=== Aim of the exercise ===
Return the data below exactly, minus the pictures.

The data START

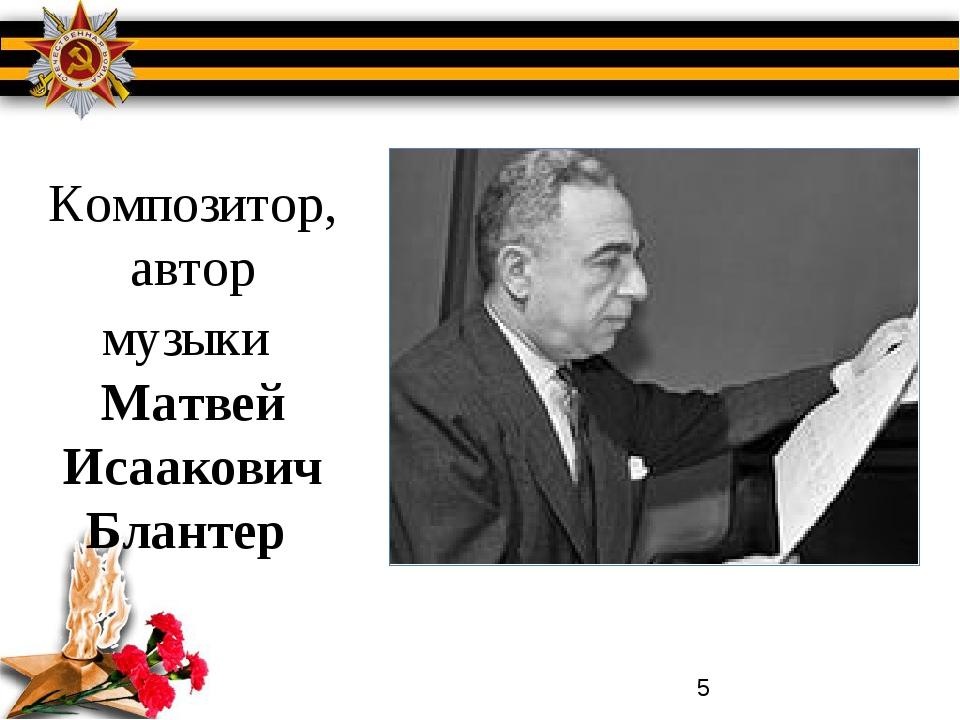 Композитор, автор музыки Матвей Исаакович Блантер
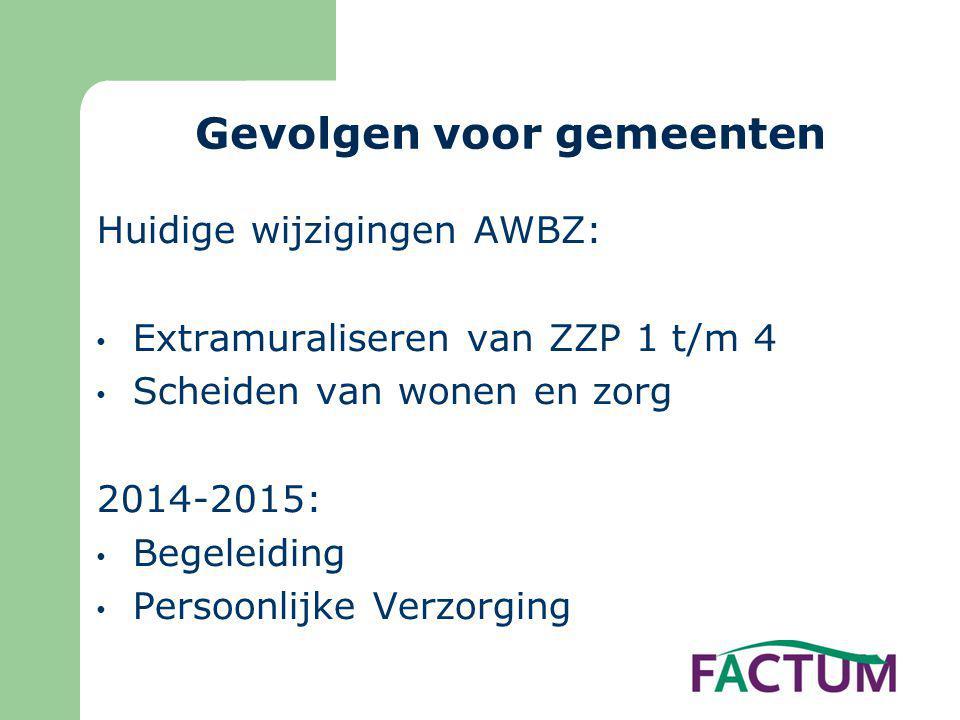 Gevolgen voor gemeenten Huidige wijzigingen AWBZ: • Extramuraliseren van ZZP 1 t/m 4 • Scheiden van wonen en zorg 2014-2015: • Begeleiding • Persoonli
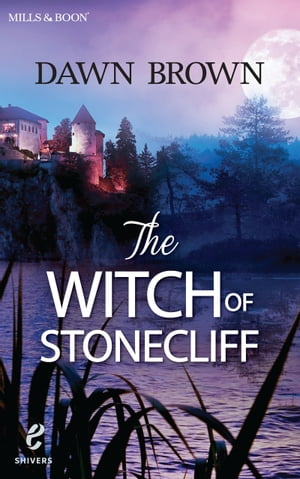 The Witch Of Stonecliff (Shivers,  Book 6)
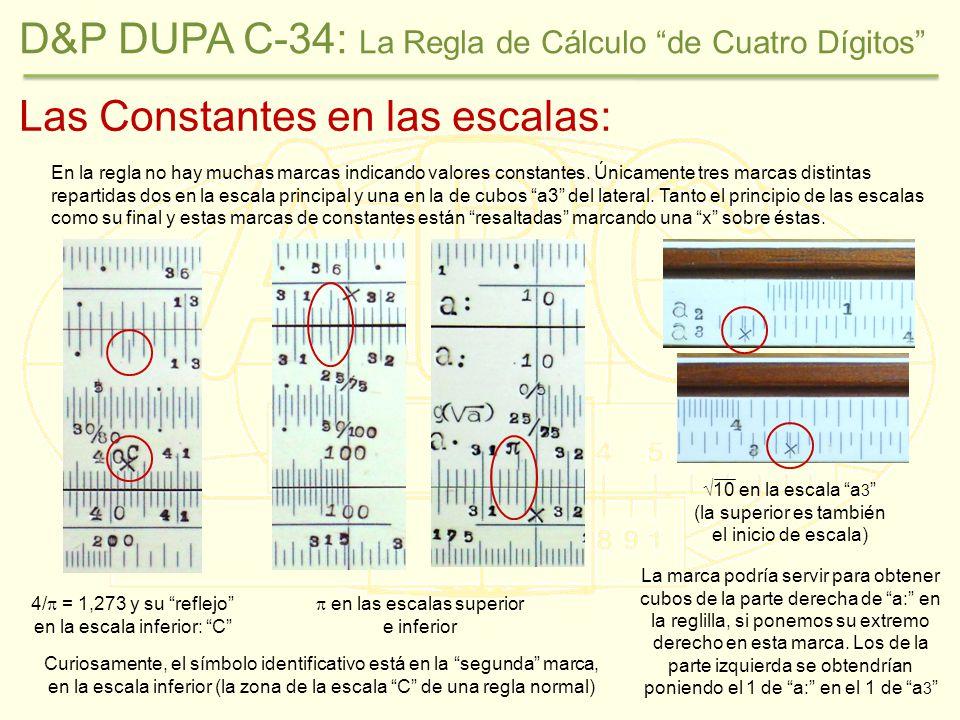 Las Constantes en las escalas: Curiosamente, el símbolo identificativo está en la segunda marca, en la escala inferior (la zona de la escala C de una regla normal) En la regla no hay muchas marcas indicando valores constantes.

The data END

=== Expected answer ===
 Композитор, автор музыки Матвей Исаакович Блантер
 Gevolgen voor gemeenten Huidige wijzigingen AWBZ: • Extramuraliseren van ZZP 1 t/m 4 • Scheiden van wonen en zorg 2014-2015: • Begeleiding • Persoonli
 The Witch Of Stonecliff (Shivers,  Book 6)
 Las Constantes en las escalas: Curiosamente, el símbolo identificativo está en la segunda marca, en la escala inferior (la zona de la escala C de una regla normal) En la regla no hay muchas marcas indicando valores constantes.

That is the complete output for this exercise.